Transcribe all of the records word for word, but omit the pictures.

(Scene-based spatial questions)
--- START ---

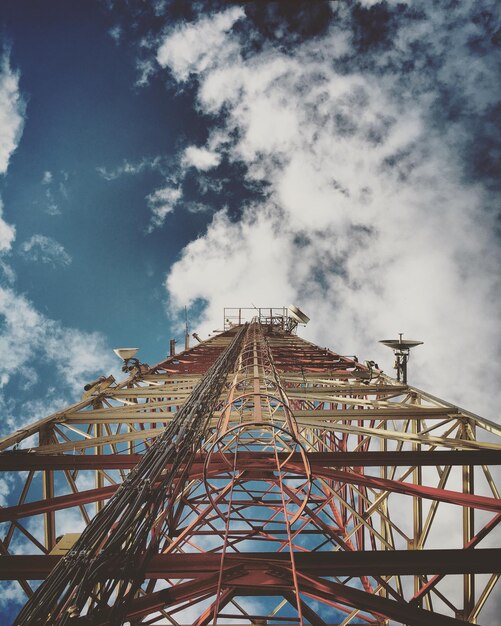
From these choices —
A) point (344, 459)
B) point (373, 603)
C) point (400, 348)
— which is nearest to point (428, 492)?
point (344, 459)

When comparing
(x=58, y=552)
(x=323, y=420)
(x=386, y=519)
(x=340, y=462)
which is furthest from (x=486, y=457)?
(x=58, y=552)

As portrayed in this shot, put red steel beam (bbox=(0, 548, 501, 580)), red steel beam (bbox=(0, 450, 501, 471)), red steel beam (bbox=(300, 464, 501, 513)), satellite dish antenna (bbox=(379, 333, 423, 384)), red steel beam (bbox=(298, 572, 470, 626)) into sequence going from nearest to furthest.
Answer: red steel beam (bbox=(298, 572, 470, 626))
red steel beam (bbox=(0, 548, 501, 580))
red steel beam (bbox=(300, 464, 501, 513))
red steel beam (bbox=(0, 450, 501, 471))
satellite dish antenna (bbox=(379, 333, 423, 384))

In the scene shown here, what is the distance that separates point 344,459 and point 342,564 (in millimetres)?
1423

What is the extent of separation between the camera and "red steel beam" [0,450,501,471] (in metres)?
4.25

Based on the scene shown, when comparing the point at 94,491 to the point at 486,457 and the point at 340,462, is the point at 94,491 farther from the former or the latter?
the point at 486,457

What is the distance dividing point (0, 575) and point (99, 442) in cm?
249

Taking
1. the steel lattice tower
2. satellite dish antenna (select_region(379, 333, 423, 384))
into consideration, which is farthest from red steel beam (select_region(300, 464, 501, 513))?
satellite dish antenna (select_region(379, 333, 423, 384))

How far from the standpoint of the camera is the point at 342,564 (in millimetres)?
2979

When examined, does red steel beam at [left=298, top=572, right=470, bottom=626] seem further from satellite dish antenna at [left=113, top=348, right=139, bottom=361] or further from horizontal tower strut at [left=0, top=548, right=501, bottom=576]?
satellite dish antenna at [left=113, top=348, right=139, bottom=361]

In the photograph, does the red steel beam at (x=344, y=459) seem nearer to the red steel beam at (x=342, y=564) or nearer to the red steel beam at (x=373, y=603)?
the red steel beam at (x=342, y=564)

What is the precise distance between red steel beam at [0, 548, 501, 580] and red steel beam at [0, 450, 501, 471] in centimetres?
123

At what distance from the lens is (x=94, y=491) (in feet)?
13.9

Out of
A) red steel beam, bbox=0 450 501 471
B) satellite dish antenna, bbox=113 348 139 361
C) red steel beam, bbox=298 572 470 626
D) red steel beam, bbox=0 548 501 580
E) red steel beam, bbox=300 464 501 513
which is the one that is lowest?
red steel beam, bbox=298 572 470 626

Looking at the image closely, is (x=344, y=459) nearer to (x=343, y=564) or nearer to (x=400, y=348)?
(x=343, y=564)
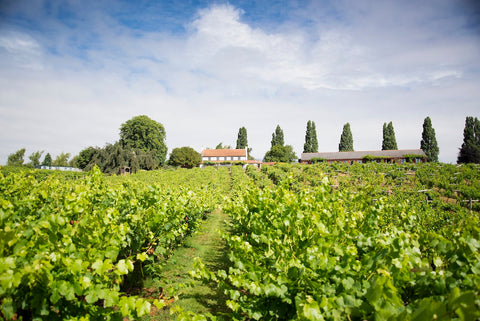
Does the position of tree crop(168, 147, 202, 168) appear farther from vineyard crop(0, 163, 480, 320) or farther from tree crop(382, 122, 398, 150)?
vineyard crop(0, 163, 480, 320)

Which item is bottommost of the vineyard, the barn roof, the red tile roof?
the vineyard

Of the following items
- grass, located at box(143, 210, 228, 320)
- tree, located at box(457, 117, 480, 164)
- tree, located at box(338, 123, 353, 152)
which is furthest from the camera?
tree, located at box(338, 123, 353, 152)

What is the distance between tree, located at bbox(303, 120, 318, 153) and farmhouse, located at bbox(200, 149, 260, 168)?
15792 mm

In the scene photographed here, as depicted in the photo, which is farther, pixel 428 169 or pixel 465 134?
pixel 465 134

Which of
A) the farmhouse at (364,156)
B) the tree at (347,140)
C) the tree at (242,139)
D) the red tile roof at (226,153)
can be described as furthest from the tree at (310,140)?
the tree at (242,139)

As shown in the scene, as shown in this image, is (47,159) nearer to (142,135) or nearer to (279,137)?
(142,135)

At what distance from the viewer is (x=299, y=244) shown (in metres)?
3.25

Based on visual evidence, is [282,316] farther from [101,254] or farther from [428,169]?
[428,169]

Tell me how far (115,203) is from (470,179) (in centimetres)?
2285

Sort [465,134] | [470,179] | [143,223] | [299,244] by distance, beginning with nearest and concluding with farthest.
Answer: [299,244] → [143,223] → [470,179] → [465,134]

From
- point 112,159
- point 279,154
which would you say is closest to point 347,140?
point 279,154

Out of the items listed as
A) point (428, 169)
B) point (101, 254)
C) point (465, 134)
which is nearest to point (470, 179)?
point (428, 169)

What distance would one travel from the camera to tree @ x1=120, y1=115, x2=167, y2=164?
52.2 metres

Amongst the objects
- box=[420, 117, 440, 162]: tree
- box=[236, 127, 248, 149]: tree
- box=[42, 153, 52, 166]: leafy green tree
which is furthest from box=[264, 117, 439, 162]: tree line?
box=[42, 153, 52, 166]: leafy green tree
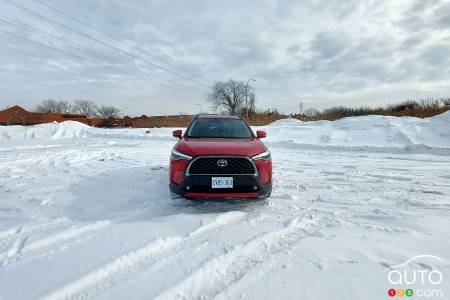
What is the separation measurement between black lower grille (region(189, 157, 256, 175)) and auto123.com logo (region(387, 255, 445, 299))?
2.26 m

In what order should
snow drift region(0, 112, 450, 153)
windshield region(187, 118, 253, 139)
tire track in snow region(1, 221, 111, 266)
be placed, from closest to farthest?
1. tire track in snow region(1, 221, 111, 266)
2. windshield region(187, 118, 253, 139)
3. snow drift region(0, 112, 450, 153)

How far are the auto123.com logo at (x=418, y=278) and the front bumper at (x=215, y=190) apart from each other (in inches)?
80.4

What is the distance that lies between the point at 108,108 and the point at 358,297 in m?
95.0

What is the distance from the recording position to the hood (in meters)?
4.32

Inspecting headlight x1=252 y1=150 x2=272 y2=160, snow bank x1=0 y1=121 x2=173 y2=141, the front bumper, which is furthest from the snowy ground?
snow bank x1=0 y1=121 x2=173 y2=141

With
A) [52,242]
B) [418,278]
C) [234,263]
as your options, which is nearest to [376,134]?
[418,278]

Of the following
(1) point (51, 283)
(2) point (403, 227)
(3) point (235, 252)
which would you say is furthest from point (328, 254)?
(1) point (51, 283)

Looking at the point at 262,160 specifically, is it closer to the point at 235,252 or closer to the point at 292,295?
the point at 235,252

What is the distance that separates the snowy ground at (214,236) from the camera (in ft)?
8.20

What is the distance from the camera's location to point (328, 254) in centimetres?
305

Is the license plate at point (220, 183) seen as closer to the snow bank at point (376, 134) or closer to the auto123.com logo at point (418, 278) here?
the auto123.com logo at point (418, 278)

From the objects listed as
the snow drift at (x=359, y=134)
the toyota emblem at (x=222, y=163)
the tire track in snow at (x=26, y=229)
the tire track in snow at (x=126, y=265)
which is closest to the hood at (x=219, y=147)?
the toyota emblem at (x=222, y=163)

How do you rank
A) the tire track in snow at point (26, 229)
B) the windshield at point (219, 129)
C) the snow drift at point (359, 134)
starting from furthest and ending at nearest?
the snow drift at point (359, 134) → the windshield at point (219, 129) → the tire track in snow at point (26, 229)

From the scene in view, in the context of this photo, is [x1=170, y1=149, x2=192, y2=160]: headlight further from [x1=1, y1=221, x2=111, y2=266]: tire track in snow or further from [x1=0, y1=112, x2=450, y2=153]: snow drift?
[x1=0, y1=112, x2=450, y2=153]: snow drift
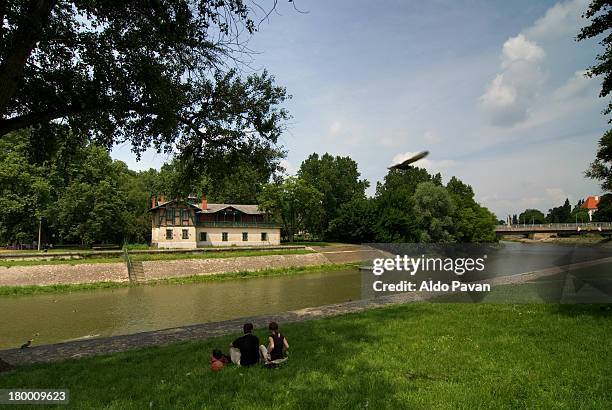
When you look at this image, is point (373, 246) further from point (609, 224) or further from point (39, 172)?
point (609, 224)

--- END ---

◆ Expected output:
From these choices —
A) point (344, 459)
B) point (373, 603)
C) point (400, 348)
— which is nearest to point (428, 492)?
point (344, 459)

When comparing
(x=58, y=552)
(x=323, y=420)
(x=386, y=519)
(x=340, y=462)
which is furthest from (x=486, y=457)?
(x=58, y=552)

As portrayed in this shot, put red steel beam (bbox=(0, 548, 501, 580)), red steel beam (bbox=(0, 450, 501, 471)), red steel beam (bbox=(300, 464, 501, 513)), satellite dish antenna (bbox=(379, 333, 423, 384)), red steel beam (bbox=(298, 572, 470, 626)) into sequence going from nearest to furthest.
Answer: red steel beam (bbox=(298, 572, 470, 626))
red steel beam (bbox=(0, 548, 501, 580))
red steel beam (bbox=(300, 464, 501, 513))
red steel beam (bbox=(0, 450, 501, 471))
satellite dish antenna (bbox=(379, 333, 423, 384))

In the scene shown here, what is the distance that separates point 344,459 and point 342,564 (in millimetres)?
1423

What is the extent of separation between the camera and "red steel beam" [0,450,501,471] (in metres)?
4.25

Based on the scene shown, when comparing the point at 94,491 to the point at 486,457 and the point at 340,462, is the point at 94,491 farther from the former or the latter?
the point at 486,457

What is the distance dividing point (0, 575) and point (99, 442) in cm?
249

Taking
1. the steel lattice tower
2. satellite dish antenna (select_region(379, 333, 423, 384))
into consideration, which is farthest from red steel beam (select_region(300, 464, 501, 513))?
satellite dish antenna (select_region(379, 333, 423, 384))

How far from the standpoint of the camera is the point at 342,564 (in millimetres)?
2979

When examined, does red steel beam at [left=298, top=572, right=470, bottom=626] seem further from satellite dish antenna at [left=113, top=348, right=139, bottom=361] or further from horizontal tower strut at [left=0, top=548, right=501, bottom=576]?
satellite dish antenna at [left=113, top=348, right=139, bottom=361]

In the photograph, does the red steel beam at (x=344, y=459) seem nearer to the red steel beam at (x=342, y=564) or nearer to the red steel beam at (x=373, y=603)?
the red steel beam at (x=342, y=564)

What is the precise distance between red steel beam at [0, 548, 501, 580] and red steel beam at [0, 450, 501, 471] in centimetres?
123

At what distance from the lens is (x=94, y=491) (in feet)?
13.9

Out of
A) red steel beam, bbox=0 450 501 471
B) satellite dish antenna, bbox=113 348 139 361
C) red steel beam, bbox=298 572 470 626
D) red steel beam, bbox=0 548 501 580
E) red steel beam, bbox=300 464 501 513
which is the one that is lowest?
red steel beam, bbox=298 572 470 626

Looking at the image closely, is (x=344, y=459) nearer to (x=343, y=564) or nearer to (x=400, y=348)?
(x=343, y=564)
Does the position of tree crop(168, 147, 202, 168) appear farther from vineyard crop(0, 163, 480, 320) or farther from tree crop(382, 122, 398, 150)?
vineyard crop(0, 163, 480, 320)

Which item is bottommost of the vineyard, the barn roof, the red tile roof?
the vineyard

Of the following items
- grass, located at box(143, 210, 228, 320)
- tree, located at box(457, 117, 480, 164)
- tree, located at box(338, 123, 353, 152)
which is furthest from the camera?
tree, located at box(338, 123, 353, 152)

What is the distance between tree, located at bbox(303, 120, 318, 153) and farmhouse, located at bbox(200, 149, 260, 168)?
15792 mm

In the scene photographed here, as depicted in the photo, which is farther, pixel 428 169 or pixel 465 134?
pixel 465 134

Which of
A) the farmhouse at (364,156)
B) the tree at (347,140)
C) the tree at (242,139)
D) the red tile roof at (226,153)
can be described as furthest from the tree at (310,140)?
the tree at (242,139)

As shown in the scene, as shown in this image, is (47,159) nearer to (142,135) or nearer to (279,137)?
(142,135)

At what distance from the viewer is (x=299, y=244) shown (in metres)?
3.25

Based on visual evidence, is [282,316] farther from [101,254] or farther from [428,169]?
[428,169]

Tell me how far (115,203) is from (470,179) (in centimetres)?
2285

Sort [465,134] | [470,179] | [143,223] | [299,244] by distance, beginning with nearest and concluding with farthest.
Answer: [299,244] → [143,223] → [470,179] → [465,134]

From
- point 112,159
- point 279,154
which would you say is closest to point 347,140?
point 279,154

Out of the items listed as
A) point (428, 169)
B) point (101, 254)
C) point (465, 134)
which is nearest to point (470, 179)?
point (428, 169)

What distance would one travel from the camera to tree @ x1=120, y1=115, x2=167, y2=164?
52.2 metres

Amongst the objects
- box=[420, 117, 440, 162]: tree
- box=[236, 127, 248, 149]: tree
- box=[42, 153, 52, 166]: leafy green tree
which is furthest from box=[264, 117, 439, 162]: tree line?
box=[42, 153, 52, 166]: leafy green tree
What is the separation measurement between black lower grille (region(189, 157, 256, 175)) and auto123.com logo (region(387, 255, 445, 299))?
2.26 m

In what order should
snow drift region(0, 112, 450, 153)
windshield region(187, 118, 253, 139)
tire track in snow region(1, 221, 111, 266)
be placed, from closest to farthest?
1. tire track in snow region(1, 221, 111, 266)
2. windshield region(187, 118, 253, 139)
3. snow drift region(0, 112, 450, 153)

How far are the auto123.com logo at (x=418, y=278) and the front bumper at (x=215, y=190) apart from each other (in inches)?
80.4

What is the distance that lies between the point at 108,108 and the point at 358,297 in m?
95.0

What is the distance from the recording position to the hood (in meters)?
4.32

Inspecting headlight x1=252 y1=150 x2=272 y2=160, snow bank x1=0 y1=121 x2=173 y2=141, the front bumper, which is furthest from the snowy ground?
snow bank x1=0 y1=121 x2=173 y2=141

With
A) [52,242]
B) [418,278]
C) [234,263]
as your options, which is nearest to [376,134]?
[418,278]

Of the following
(1) point (51, 283)
(2) point (403, 227)
(3) point (235, 252)
which would you say is furthest from point (328, 254)?
(1) point (51, 283)

Looking at the point at 262,160 specifically, is it closer to the point at 235,252 or closer to the point at 292,295?
the point at 235,252

What is the distance that separates the snowy ground at (214,236) from the camera (in ft)?
8.20

What is the distance from the camera's location to point (328, 254) in centimetres?
305

Is the license plate at point (220, 183) seen as closer to the snow bank at point (376, 134) or closer to the auto123.com logo at point (418, 278) here?
the auto123.com logo at point (418, 278)

From the objects listed as
the snow drift at (x=359, y=134)
the toyota emblem at (x=222, y=163)
the tire track in snow at (x=26, y=229)
the tire track in snow at (x=126, y=265)
which is closest to the hood at (x=219, y=147)?
the toyota emblem at (x=222, y=163)

How do you rank
A) the tire track in snow at point (26, 229)
B) the windshield at point (219, 129)
C) the snow drift at point (359, 134)
starting from furthest and ending at nearest?
the snow drift at point (359, 134) → the windshield at point (219, 129) → the tire track in snow at point (26, 229)

From the scene in view, in the context of this photo, is [x1=170, y1=149, x2=192, y2=160]: headlight further from [x1=1, y1=221, x2=111, y2=266]: tire track in snow or further from [x1=0, y1=112, x2=450, y2=153]: snow drift?
[x1=0, y1=112, x2=450, y2=153]: snow drift
When you look at this image, is point (373, 246) further from point (609, 224) or further from point (39, 172)?
point (609, 224)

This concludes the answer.